Bestellen bei der Universal Edition | Order from Universal Edition

[English version below]
Das Lichtquartett Die Zusammensetzung der Welt dringt in die Tiefen unserer Existenz – in der unfassbare Schönheit verborgen liegt – vor. Und seid gewahr: je weiter ihr grabt, desto mehr dieser Schönheit offenbart sich. Diese Tiefe wird in der Arbeit mittels präparierter Lichtmikroskope erkundet, die Präparate unterschiedlichster an- und organischer Stoffe enthüllen und ihre Entdeckungen über Bildschirme und Projektoren ausgeben. Die Zuschauer selbst werden zur Leinwand und tauchen so in die Arbeit ein. Der Klang tritt bei diesem Werk vermehrt in den Hintergrund, gleichzeitig aber auch in die Substanz der Welt ein. Der Hörer sinkt in die Tiefen des Ozeans hinab, steigt in die Höhen des Windes hinauf, erlauscht belebten Boden und verbrennt im prasselnden Feuer. Zudem werden die Aktionen der Spielerïnnen – bei einer Installation: des Publikums – mittels Kontaktmikrofonen inspiziert. Der Fokus liegt jedoch auf der visuellen Ebene, die wie alle Klänge komplett der Notationskunst entsteigt und somit auf zwiefache Weise rezipiert werden kann.
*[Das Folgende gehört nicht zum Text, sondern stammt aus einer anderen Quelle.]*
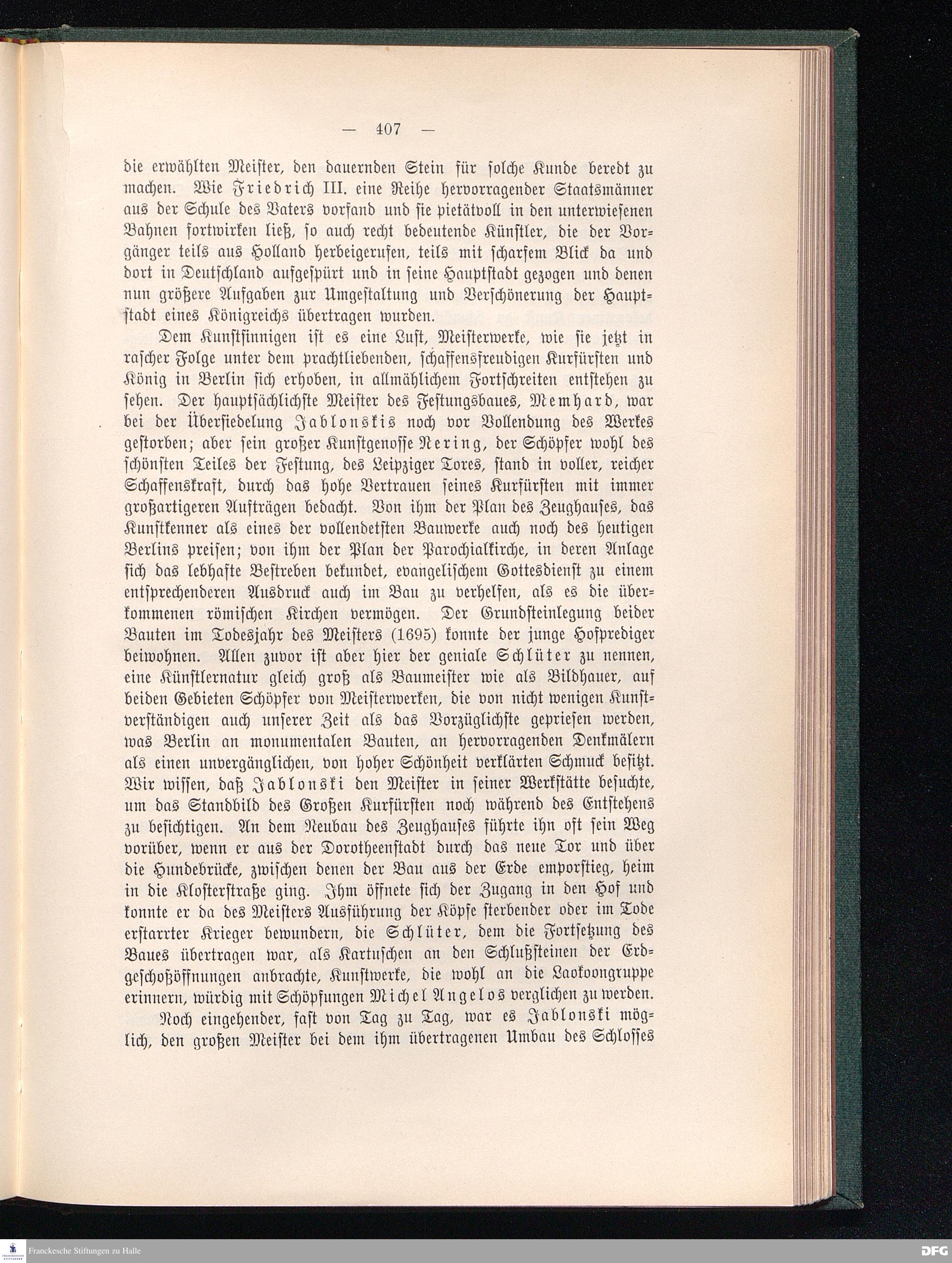 — 407 —

die erwählten Meister, den dauernden Stein für solche Kunde beredt zu machen. Wie Friedrich III. eine Reihe hervorragender Staatsmänner aus der Schule des Vaters vorfand und sie pietätvoll in den unterwiesenen Bahnen fortwirken ließ, so auch recht bedeutende Künstler, die der Vorgänger teils aus Holland herbeigerufen, teils mit scharfem Blick da und dort in Deutschland aufgespürt und in seine Hauptstadt gezogen und denen nun größere Aufgaben zur Umgestaltung und Verschönerung der Hauptstadt eines Königreichs übertragen wurden.

Dem Kunstsinnigen ist es eine Lust, Meisterwerke, wie sie jetzt in rascher Folge unter dem prachtliebenden, schaffensfreudigen Kurfürsten und König in Berlin sich erhoben, in allmählichem Fortschreiten entstehen zu sehen. Der hauptsächlichste Meister des Festungsbaues, Memhard, war bei der Übersiedelung Jablonskis noch vor Vollendung des Werkes gestorben; aber sein großer Kunstgenosse Nering, der Schöpfer wohl des schönsten Teiles der Festung, des Leipziger Tores, stand in voller, reicher Schaffenskraft, durch das hohe Vertrauen seines Kurfürsten mit immer großartigeren Aufträgen bedacht. Von ihm der Plan des Zeughauses, das Kunstkenner als eines der vollendetsten Bauwerke auch noch des heutigen Berlins preisen; von ihm der Plan der Parochialkirche, in deren Anlage sich das lebhafte Bestreben bekundet, evangelischem Gottesdienst zu einem entsprechenderen Ausdruck auch im Bau zu verhelfen, als es die überkommenen römischen Kirchen vermögen. Der Grundsteinlegung beider Bauten im Todesjahr des Meisters (1695) konnte der junge Hofprediger beiwohnen. Allen zuvor ist aber hier der geniale Schlüter zu nennen, eine Künstlernatur gleich groß als Baumeister wie als Bildhauer, auf beiden Gebieten Schöpfer von Meisterwerken, die von nicht wenigen Kunstverständigen auch unserer Zeit als das Vorzüglichste gepriesen werden, was Berlin an monumentalen Bauten, an hervorragenden Denkmälern als einen unvergänglichen, von hoher Schönheit verklärten Schmuck besitzt. Wir wissen, daß Jablonski den Meister in seiner Werkstätte besuchte, um das Standbild des Großen Kurfürsten noch während des Entstehens zu besichtigen. An dem Neubau des Zeughauses führte ihn oft sein Weg vorüber, wenn er aus der Dorotheenstadt durch das neue Tor und über die Hundebrücke, zwischen denen der Bau aus der Erde emporstieg, heim in die Klosterstraße ging. Ihm öffnete sich der Zugang in den Hof und konnte er da des Meisters Ausführung der Köpfe sterbender oder im Tode erstarrter Krieger bewundern, die Schlüter, dem die Fortsetzung des Baues übertragen war, als Kartuschen an den Schlußsteinen der Erdgeschoßöffnungen anbrachte, Kunstwerke, die wohl an die Laokoongruppe erinnern, würdig mit Schöpfungen Michel Angelos verglichen zu werden.

Noch eingehender, fast von Tag zu Tag, war es Jablonski möglich, den großen Meister bei dem ihm übertragenen Umbau des Schlosses

Franckesche Stiftungen zu Halle
DFG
Bei der Aufführung arbeiten die Spielerïnnen allerdings nicht mit der Partitur. Ihre Anweisungen erhalten sie von der Dirigentïn und unter den Tischen befindlichen Lichtröhren, die sowohl polarisiertes als auch unpolarisiertes Licht unterschiedlichster Art ausgeben, wodurch die Präparate auf immer wieder neue Weise untersucht werden können.

Partiturskizze | Sketch of the score

The light quartet Die Zusammensetzung der Welt penetrates into the depths of our existence – which is a realm of incredible beauty. And be aware: the further you dig, the more of that beauty reveals itself. The work explores this depth by means of prepared light microscopes, which uncover samples of various inorganic and organic substances and send their discoveries to TVs and projectors, while the viewers themselves become a screen and immerse themselves in the work. The sound increasingly delves into the background, but at the same time also into the substance of the world. The listener sinks into the depths of the ocean, climbs up to the heights of winds, listens to animated soil and burns in a roaring fire. In addition, the actions of the players are inspected by means of contact microphones. However, the focus is on the visual level, which – like all sounds – completely ascends from the art of the notation and thus can be perceived in two ways. During the performance, however, the players do not work with the score. They receive their instructions from the conductors and the light tubes underneath the table, which emit polarised as well as unpolarised light of various kinds and enables them to access the samples in always different manners.